Study on effects of dam removal yielding results

Although data is still being analyzed, initial results of a study being performed at Drexel University in Pennsylvania indicate the impoundments formed by dams have a significant effect on water chemistry. One such finding reveals the removal of silica appears to increase asymptotically with residence time of the water in the reservoir.

The research focuses on the ecological effects of small dams. There are more than 3,000 dams in Pennsylvania, and most of these are less than 15 feet high. As small, obsolete or poorly maintained dams are being removed, concerns arise with regard to methods of restoring fish passage and improving the health of stream and river ecosystems.
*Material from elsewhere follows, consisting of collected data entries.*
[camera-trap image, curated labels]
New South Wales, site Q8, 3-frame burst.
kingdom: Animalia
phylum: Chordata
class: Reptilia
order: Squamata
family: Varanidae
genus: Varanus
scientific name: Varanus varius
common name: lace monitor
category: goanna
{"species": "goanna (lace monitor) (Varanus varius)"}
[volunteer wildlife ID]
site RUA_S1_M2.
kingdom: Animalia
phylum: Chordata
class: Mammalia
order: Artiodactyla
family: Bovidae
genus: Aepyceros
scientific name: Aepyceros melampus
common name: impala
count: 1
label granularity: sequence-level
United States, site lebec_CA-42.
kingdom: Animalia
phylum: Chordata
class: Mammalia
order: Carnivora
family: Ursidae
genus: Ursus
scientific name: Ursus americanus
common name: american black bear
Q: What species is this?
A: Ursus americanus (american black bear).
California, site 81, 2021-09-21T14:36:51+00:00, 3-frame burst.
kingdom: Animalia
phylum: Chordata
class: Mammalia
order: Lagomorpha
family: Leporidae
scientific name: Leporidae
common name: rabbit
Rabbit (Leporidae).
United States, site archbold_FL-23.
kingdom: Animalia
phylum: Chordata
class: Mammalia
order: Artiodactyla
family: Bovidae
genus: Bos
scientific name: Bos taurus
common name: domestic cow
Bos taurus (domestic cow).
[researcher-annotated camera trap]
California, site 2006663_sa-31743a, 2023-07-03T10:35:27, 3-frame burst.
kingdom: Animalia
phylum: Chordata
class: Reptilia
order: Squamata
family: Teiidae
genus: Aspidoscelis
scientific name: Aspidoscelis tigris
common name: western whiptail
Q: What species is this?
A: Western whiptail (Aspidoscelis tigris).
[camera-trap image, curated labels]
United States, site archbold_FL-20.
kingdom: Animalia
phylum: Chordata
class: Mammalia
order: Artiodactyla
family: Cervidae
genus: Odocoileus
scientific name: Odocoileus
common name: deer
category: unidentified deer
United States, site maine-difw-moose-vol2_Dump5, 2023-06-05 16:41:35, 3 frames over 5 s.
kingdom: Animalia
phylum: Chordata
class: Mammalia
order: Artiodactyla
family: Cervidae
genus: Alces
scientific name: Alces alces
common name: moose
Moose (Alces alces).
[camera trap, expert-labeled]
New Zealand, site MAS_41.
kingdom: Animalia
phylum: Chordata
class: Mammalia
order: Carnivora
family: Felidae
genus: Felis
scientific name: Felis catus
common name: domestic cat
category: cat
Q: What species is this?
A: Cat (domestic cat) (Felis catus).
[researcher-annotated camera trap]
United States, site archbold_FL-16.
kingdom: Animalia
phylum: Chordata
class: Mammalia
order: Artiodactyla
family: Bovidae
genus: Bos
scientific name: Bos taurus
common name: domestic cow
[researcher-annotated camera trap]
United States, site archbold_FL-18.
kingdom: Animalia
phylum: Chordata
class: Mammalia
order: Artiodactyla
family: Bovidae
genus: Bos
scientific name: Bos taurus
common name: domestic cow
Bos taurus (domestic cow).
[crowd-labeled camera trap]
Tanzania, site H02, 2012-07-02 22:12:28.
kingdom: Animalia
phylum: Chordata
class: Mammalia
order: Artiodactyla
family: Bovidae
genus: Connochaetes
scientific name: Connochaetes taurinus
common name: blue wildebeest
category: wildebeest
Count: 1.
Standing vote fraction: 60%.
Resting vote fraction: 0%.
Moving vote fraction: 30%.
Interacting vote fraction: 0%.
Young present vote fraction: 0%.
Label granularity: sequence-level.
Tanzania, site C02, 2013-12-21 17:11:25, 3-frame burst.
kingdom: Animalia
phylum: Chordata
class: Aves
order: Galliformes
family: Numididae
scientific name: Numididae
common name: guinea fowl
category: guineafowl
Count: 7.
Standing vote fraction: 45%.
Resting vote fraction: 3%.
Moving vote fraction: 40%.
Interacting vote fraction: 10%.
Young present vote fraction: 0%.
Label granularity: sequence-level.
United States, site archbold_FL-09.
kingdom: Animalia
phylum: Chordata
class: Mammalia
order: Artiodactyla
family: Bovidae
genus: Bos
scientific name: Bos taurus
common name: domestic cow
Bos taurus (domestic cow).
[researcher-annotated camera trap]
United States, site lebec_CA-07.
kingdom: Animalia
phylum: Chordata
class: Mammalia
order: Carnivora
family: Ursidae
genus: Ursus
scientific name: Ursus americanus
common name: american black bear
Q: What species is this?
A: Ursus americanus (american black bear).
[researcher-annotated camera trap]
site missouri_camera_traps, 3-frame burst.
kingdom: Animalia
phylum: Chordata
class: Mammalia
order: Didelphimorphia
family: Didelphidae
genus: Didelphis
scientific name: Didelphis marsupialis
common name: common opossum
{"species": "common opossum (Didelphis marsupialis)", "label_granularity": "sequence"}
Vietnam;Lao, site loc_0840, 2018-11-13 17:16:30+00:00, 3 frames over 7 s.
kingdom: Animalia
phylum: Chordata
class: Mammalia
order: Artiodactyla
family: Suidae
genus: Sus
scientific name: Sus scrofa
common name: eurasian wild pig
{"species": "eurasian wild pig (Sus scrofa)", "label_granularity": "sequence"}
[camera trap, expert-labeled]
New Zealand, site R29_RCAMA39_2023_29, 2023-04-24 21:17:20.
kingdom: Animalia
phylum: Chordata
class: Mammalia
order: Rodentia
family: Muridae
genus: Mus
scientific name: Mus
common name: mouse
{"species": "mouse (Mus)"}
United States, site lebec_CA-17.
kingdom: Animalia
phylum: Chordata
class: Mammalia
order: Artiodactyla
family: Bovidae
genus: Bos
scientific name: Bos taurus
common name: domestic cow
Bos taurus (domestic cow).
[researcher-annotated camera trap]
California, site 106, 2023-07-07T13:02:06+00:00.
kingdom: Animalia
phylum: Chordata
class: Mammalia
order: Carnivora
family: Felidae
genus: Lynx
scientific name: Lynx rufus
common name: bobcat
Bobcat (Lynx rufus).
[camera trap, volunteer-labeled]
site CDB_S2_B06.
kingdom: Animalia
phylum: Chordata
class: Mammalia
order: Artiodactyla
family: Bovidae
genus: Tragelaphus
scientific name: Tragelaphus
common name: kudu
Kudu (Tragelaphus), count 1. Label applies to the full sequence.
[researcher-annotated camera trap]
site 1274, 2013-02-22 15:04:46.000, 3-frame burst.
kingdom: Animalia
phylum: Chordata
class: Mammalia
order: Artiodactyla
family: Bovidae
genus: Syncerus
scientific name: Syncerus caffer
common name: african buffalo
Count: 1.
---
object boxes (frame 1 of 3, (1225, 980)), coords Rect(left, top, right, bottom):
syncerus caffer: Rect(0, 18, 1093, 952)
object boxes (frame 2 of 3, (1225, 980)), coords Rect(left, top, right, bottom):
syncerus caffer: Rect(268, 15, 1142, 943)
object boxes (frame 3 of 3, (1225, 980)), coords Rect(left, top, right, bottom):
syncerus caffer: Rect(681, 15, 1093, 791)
As the nature and magnitude of the effects of dams - such as alterations to flow regimes, physical habitats, channel shape, sediment transport, water temperature and chemistry, and fish populations - is likely to depend on dam size, it is unclear whether information on large dams is applicable, the researchers say.

Scientists from the university's Patrick Center and the University of Delaware are using funding from the Pennsylvania Growing Greener Program and Patrick Center's Endowment for Innovative Research to perform a study using ecological risk assessment. Ecological effects are characterized by determining the potential effects imposed by a stressor, linking these effects to assessment endpoints, and evaluating how effects change with varying stressor levels.

Investigators are focusing on a variety of factors, including riparian vegetation, geomorphology, hydrology, biogeochemistry, algae, macroinvertebrates and fisheries. A total of 15 dams in southeastern Pennsylvania and eastern Maryland were selected for study, ranging from nearly 200 feet in height to less than 10 feet.